+++ INPUT DATA +++

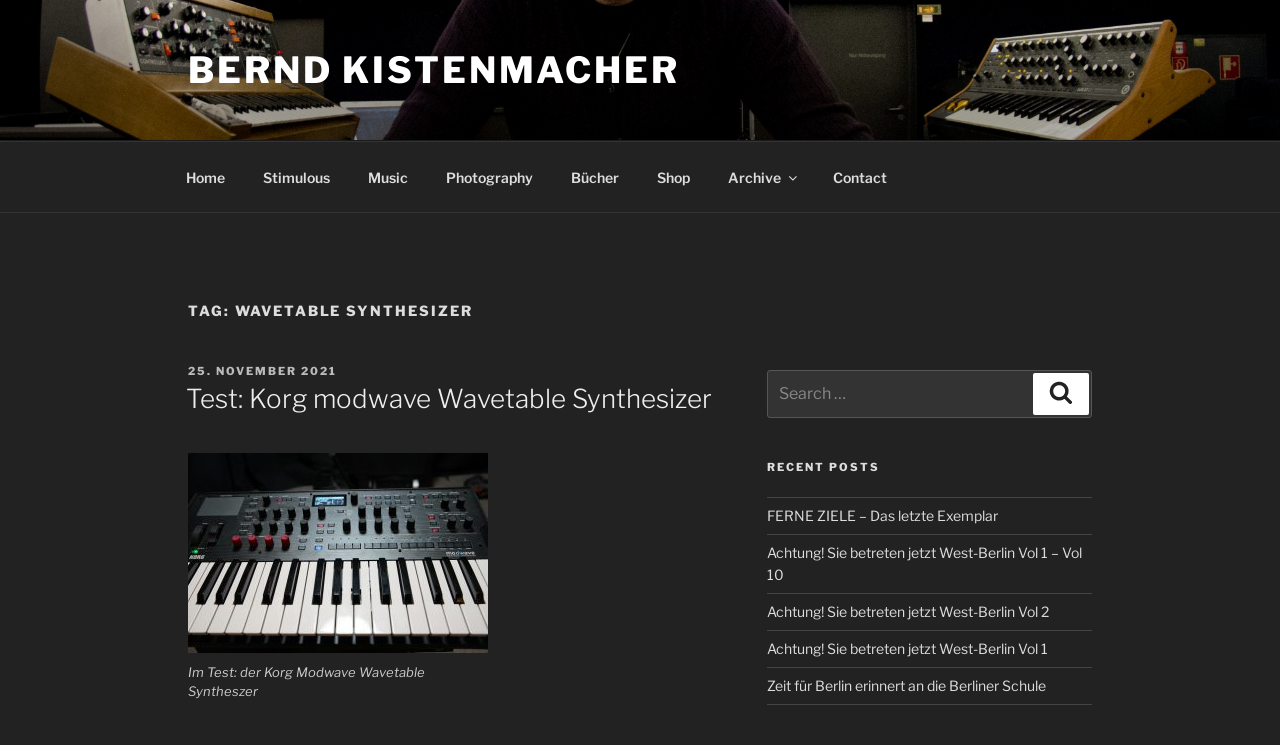

--- FILE ---
content_type: text/html; charset=utf-8
request_url: https://www.google.com/recaptcha/api2/aframe
body_size: 268
content:
<!DOCTYPE HTML><html><head><meta http-equiv="content-type" content="text/html; charset=UTF-8"></head><body><script nonce="f1BnF96rOZBawZQmb6z_qA">/** Anti-fraud and anti-abuse applications only. See google.com/recaptcha */ try{var clients={'sodar':'https://pagead2.googlesyndication.com/pagead/sodar?'};window.addEventListener("message",function(a){try{if(a.source===window.parent){var b=JSON.parse(a.data);var c=clients[b['id']];if(c){var d=document.createElement('img');d.src=c+b['params']+'&rc='+(localStorage.getItem("rc::a")?sessionStorage.getItem("rc::b"):"");window.document.body.appendChild(d);sessionStorage.setItem("rc::e",parseInt(sessionStorage.getItem("rc::e")||0)+1);localStorage.setItem("rc::h",'1769277350990');}}}catch(b){}});window.parent.postMessage("_grecaptcha_ready", "*");}catch(b){}</script></body></html>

+++

- WHAT YOU ARE ASKED TO DO:
Read through the entries above, and wherever a line holds the string "recaptcha", copy it.

- WRITTEN ANSWER:
request_url: https://www.google.com/recaptcha/api2/aframe
<!DOCTYPE HTML><html><head><meta http-equiv="content-type" content="text/html; charset=UTF-8"></head><body><script nonce="f1BnF96rOZBawZQmb6z_qA">/** Anti-fraud and anti-abuse applications only. See google.com/recaptcha */ try{var clients={'sodar':'https://pagead2.googlesyndication.com/pagead/sodar?'};window.addEventListener("message",function(a){try{if(a.source===window.parent){var b=JSON.parse(a.data);var c=clients[b['id']];if(c){var d=document.createElement('img');d.src=c+b['params']+'&rc='+(localStorage.getItem("rc::a")?sessionStorage.getItem("rc::b"):"");window.document.body.appendChild(d);sessionStorage.setItem("rc::e",parseInt(sessionStorage.getItem("rc::e")||0)+1);localStorage.setItem("rc::h",'1769277350990');}}}catch(b){}});window.parent.postMessage("_grecaptcha_ready", "*");}catch(b){}</script></body></html>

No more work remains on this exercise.